## Gösterilen Metin

* * * *

14-16 Haziran tarihleri arasında İstanbul'da gerçekleştirilen 31. İslam Konferansı Örgütü Dışişleri Bakanları Toplantısı yaklaşık iki hafta sonra yapılan NATO Zirvesi'nin gölgesi altında geçti. Bunun birinci sebebi; NATO Zirvesi'nin daha kapsamlı ve etkin yapıya sahip olması, katılımcı zevatın nüfuz ağırlığının olması. İkincisi ise; Amerika'nın mimarlığında hazırlanan Genişletilmiş Büyük Ortadoğu Projesi gibi yeni bir sömürge planının NATO'da pişirilmeye çalışılacak olması ve bunun geriliminin İKÖ'ye yansıması.

* * * *

## Amaç
Yukarıdaki İslam Konferansı Örgütü toplantısına ilişkin metni tamamıyla ve hiçbir değişiklik yapmadan yazınız.

* * * *

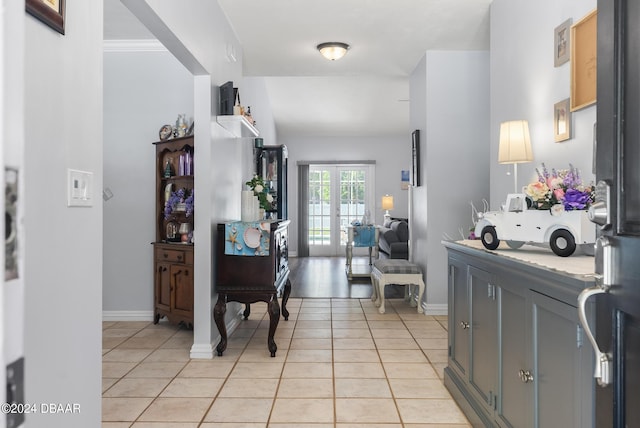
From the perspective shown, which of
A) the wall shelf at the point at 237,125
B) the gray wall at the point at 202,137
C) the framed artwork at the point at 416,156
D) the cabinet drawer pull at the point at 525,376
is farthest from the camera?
the framed artwork at the point at 416,156

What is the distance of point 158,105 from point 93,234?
3196 millimetres

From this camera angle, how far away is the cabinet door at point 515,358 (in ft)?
5.47

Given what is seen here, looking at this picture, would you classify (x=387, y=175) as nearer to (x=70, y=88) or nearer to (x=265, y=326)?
(x=265, y=326)

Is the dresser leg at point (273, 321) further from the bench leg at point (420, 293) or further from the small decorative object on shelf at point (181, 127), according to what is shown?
the bench leg at point (420, 293)

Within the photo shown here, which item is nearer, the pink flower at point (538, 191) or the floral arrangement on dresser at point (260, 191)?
the pink flower at point (538, 191)

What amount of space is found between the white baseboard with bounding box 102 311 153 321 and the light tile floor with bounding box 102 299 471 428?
0.51 ft

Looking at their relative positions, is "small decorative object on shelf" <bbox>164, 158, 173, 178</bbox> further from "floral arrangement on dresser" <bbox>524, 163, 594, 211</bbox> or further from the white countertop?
"floral arrangement on dresser" <bbox>524, 163, 594, 211</bbox>

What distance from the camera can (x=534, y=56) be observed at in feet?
9.38

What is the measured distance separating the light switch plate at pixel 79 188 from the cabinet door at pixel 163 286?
2.73 metres

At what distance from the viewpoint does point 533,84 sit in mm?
2873

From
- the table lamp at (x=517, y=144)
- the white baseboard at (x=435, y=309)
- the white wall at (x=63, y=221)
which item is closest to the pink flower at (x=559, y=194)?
the table lamp at (x=517, y=144)

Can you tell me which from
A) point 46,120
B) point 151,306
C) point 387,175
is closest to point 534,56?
point 46,120

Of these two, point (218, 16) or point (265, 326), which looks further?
point (265, 326)

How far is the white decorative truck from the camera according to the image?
5.72 ft
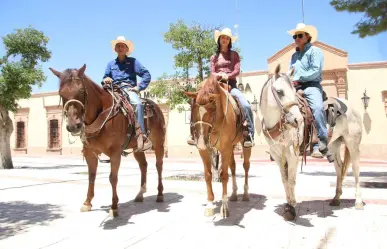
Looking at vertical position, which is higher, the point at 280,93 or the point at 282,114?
the point at 280,93

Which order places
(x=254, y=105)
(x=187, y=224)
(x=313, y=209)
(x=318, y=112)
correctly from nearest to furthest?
(x=187, y=224), (x=318, y=112), (x=313, y=209), (x=254, y=105)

* * * *

## Yazılı Yanıt
14-16 Haziran tarihleri arasında İstanbul'da gerçekleştirilen 31. İslam Konferansı Örgütü Dışişleri Bakanları Toplantısı yaklaşık iki hafta sonra yapılan NATO Zirvesi'nin gölgesi altında geçti. Bunun birinci sebebi; NATO Zirvesi'nin daha kapsamlı ve etkin yapıya sahip olması, katılımcı zevatın nüfuz ağırlığının olması. İkincisi ise; Amerika'nın mimarlığında hazırlanan Genişletilmiş Büyük Ortadoğu Projesi gibi yeni bir sömürge planının NATO'da pişirilmeye çalışılacak olması ve bunun geriliminin İKÖ'ye yansıması.